El toisón de oro
Una mirada de mariposa.
La mirada: eso es lo primero con lo que el espectador tiene que enfrentarse cuando se encuentra con El toisón de oro (1937), de Wolfgang Paalen. Son las alas decrépitas, son los labios apretados, es el cuello perfectamente blanco, esbelto, casi de mármol —es, en fin, la figura sostenida en un trance hipnótico y angustiado, que mira de frente a quien se cruce por su camino.

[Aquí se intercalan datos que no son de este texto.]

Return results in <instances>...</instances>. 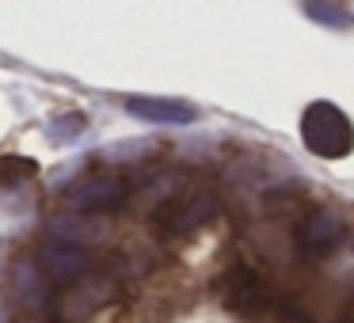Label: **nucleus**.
Segmentation results:
<instances>
[{"instance_id":"1","label":"nucleus","mask_w":354,"mask_h":323,"mask_svg":"<svg viewBox=\"0 0 354 323\" xmlns=\"http://www.w3.org/2000/svg\"><path fill=\"white\" fill-rule=\"evenodd\" d=\"M301 141L320 160H343L354 153V122L328 99H316L301 115Z\"/></svg>"},{"instance_id":"2","label":"nucleus","mask_w":354,"mask_h":323,"mask_svg":"<svg viewBox=\"0 0 354 323\" xmlns=\"http://www.w3.org/2000/svg\"><path fill=\"white\" fill-rule=\"evenodd\" d=\"M217 213H221V194L206 183H194V186H183L176 198L164 202L160 213H156V224H160L164 236L179 239V236L206 228Z\"/></svg>"},{"instance_id":"3","label":"nucleus","mask_w":354,"mask_h":323,"mask_svg":"<svg viewBox=\"0 0 354 323\" xmlns=\"http://www.w3.org/2000/svg\"><path fill=\"white\" fill-rule=\"evenodd\" d=\"M346 239V224L343 217L335 213L331 206H316L308 209L305 217L293 228V259L301 262H320L328 255H335Z\"/></svg>"},{"instance_id":"4","label":"nucleus","mask_w":354,"mask_h":323,"mask_svg":"<svg viewBox=\"0 0 354 323\" xmlns=\"http://www.w3.org/2000/svg\"><path fill=\"white\" fill-rule=\"evenodd\" d=\"M126 183L122 175H111V171H95V175H84L65 190V202H69L73 213H100L107 217V209L126 206Z\"/></svg>"},{"instance_id":"5","label":"nucleus","mask_w":354,"mask_h":323,"mask_svg":"<svg viewBox=\"0 0 354 323\" xmlns=\"http://www.w3.org/2000/svg\"><path fill=\"white\" fill-rule=\"evenodd\" d=\"M115 293H118V282L111 274H84L77 285H69L62 293L57 312H62L65 323H88L95 312H103L115 300Z\"/></svg>"},{"instance_id":"6","label":"nucleus","mask_w":354,"mask_h":323,"mask_svg":"<svg viewBox=\"0 0 354 323\" xmlns=\"http://www.w3.org/2000/svg\"><path fill=\"white\" fill-rule=\"evenodd\" d=\"M54 244H65V247H77V251H88V247H103L111 236H115V224L111 217H100V213H62L46 224Z\"/></svg>"},{"instance_id":"7","label":"nucleus","mask_w":354,"mask_h":323,"mask_svg":"<svg viewBox=\"0 0 354 323\" xmlns=\"http://www.w3.org/2000/svg\"><path fill=\"white\" fill-rule=\"evenodd\" d=\"M290 179H293V164L282 160V156H248V160H240L236 168L229 171V183L236 186L240 194H248V198L278 190V186L290 183Z\"/></svg>"},{"instance_id":"8","label":"nucleus","mask_w":354,"mask_h":323,"mask_svg":"<svg viewBox=\"0 0 354 323\" xmlns=\"http://www.w3.org/2000/svg\"><path fill=\"white\" fill-rule=\"evenodd\" d=\"M35 266L46 274L50 285H77L80 277L88 274V251H77V247L54 244V239H42L39 255H35Z\"/></svg>"},{"instance_id":"9","label":"nucleus","mask_w":354,"mask_h":323,"mask_svg":"<svg viewBox=\"0 0 354 323\" xmlns=\"http://www.w3.org/2000/svg\"><path fill=\"white\" fill-rule=\"evenodd\" d=\"M126 110L153 126H187L194 122V107L183 99H153V95H126Z\"/></svg>"},{"instance_id":"10","label":"nucleus","mask_w":354,"mask_h":323,"mask_svg":"<svg viewBox=\"0 0 354 323\" xmlns=\"http://www.w3.org/2000/svg\"><path fill=\"white\" fill-rule=\"evenodd\" d=\"M225 300H229L236 312H255V308L267 300V285H263L248 266H236L225 277Z\"/></svg>"},{"instance_id":"11","label":"nucleus","mask_w":354,"mask_h":323,"mask_svg":"<svg viewBox=\"0 0 354 323\" xmlns=\"http://www.w3.org/2000/svg\"><path fill=\"white\" fill-rule=\"evenodd\" d=\"M12 293H16V300L24 308H35V312H39L50 300V282L35 262H19L16 274H12Z\"/></svg>"},{"instance_id":"12","label":"nucleus","mask_w":354,"mask_h":323,"mask_svg":"<svg viewBox=\"0 0 354 323\" xmlns=\"http://www.w3.org/2000/svg\"><path fill=\"white\" fill-rule=\"evenodd\" d=\"M179 190H183V183H179L176 175H160L156 183H145V186L126 194V206L130 209H156V213H160V206L168 198H176Z\"/></svg>"},{"instance_id":"13","label":"nucleus","mask_w":354,"mask_h":323,"mask_svg":"<svg viewBox=\"0 0 354 323\" xmlns=\"http://www.w3.org/2000/svg\"><path fill=\"white\" fill-rule=\"evenodd\" d=\"M301 12H305V16H313L316 23H324V27H351V16H346L343 8H335V4L308 0V4H301Z\"/></svg>"},{"instance_id":"14","label":"nucleus","mask_w":354,"mask_h":323,"mask_svg":"<svg viewBox=\"0 0 354 323\" xmlns=\"http://www.w3.org/2000/svg\"><path fill=\"white\" fill-rule=\"evenodd\" d=\"M27 323H42V320H27Z\"/></svg>"}]
</instances>
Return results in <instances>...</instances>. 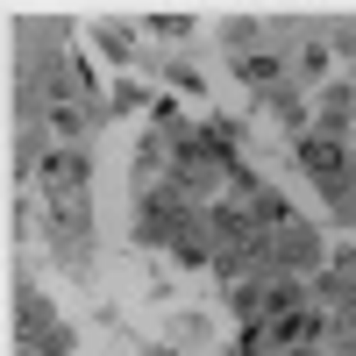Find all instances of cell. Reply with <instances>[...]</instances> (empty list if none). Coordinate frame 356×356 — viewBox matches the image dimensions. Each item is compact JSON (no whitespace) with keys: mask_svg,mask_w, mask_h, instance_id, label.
I'll list each match as a JSON object with an SVG mask.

La paleta que el artista escoge no es casual: cae casi en una monocromía de azules que tiende a la oscuridad más bien pétreos, en contraste con el tono acuoso de un horizonte que bien podría ser marino o de tormenta anunciada. Y la figura está ahí en medio: mitad helénica, mitad surrealista, con un remate que más bien remite a los restos de un insecto indeseable. Es justamente en ese elemento que se centra la composición —y el que rompe, también, con el eje armonioso de la gama azul—: dos círculos que miran al infinito acontecer del universo, pero que no se enfocan en nada en específico.
Lo cierto es que hay algo terriblemente inconveniente con la fijación escrupulosa con la que la figura mira al exterior: disgusta la intensidad, la inexpresividad, la insistencia: es como una petición que todavía no se hace, o una promesa que no se ha terminado de formular todavía. Sin embargo, es innegable el sustento teórico que subyace a la composición de Paalen: como parte fundamental del movimiento surrealista, mucha de su obra perteneciente al movimiento encuentra su basamento en Tótem y tabú, de Freud.
La figura es tan incómoda porque tiene sus raíces en aquel concepto psicoanalítico del dios-padre —de ahí el tótem—, con el que el hijo tiene que luchar para sacar adelante su propia sexualidad —y ahí el tabú—. Paalen logra representar muy bien la conjunción molesta entre ambas concepciones freudianas, y le basta solamente la mirada del personaje para condensar estos dos conceptos tan apócrifos, tan inconvenientes, tan contundentes —como la mirada de una mariposa.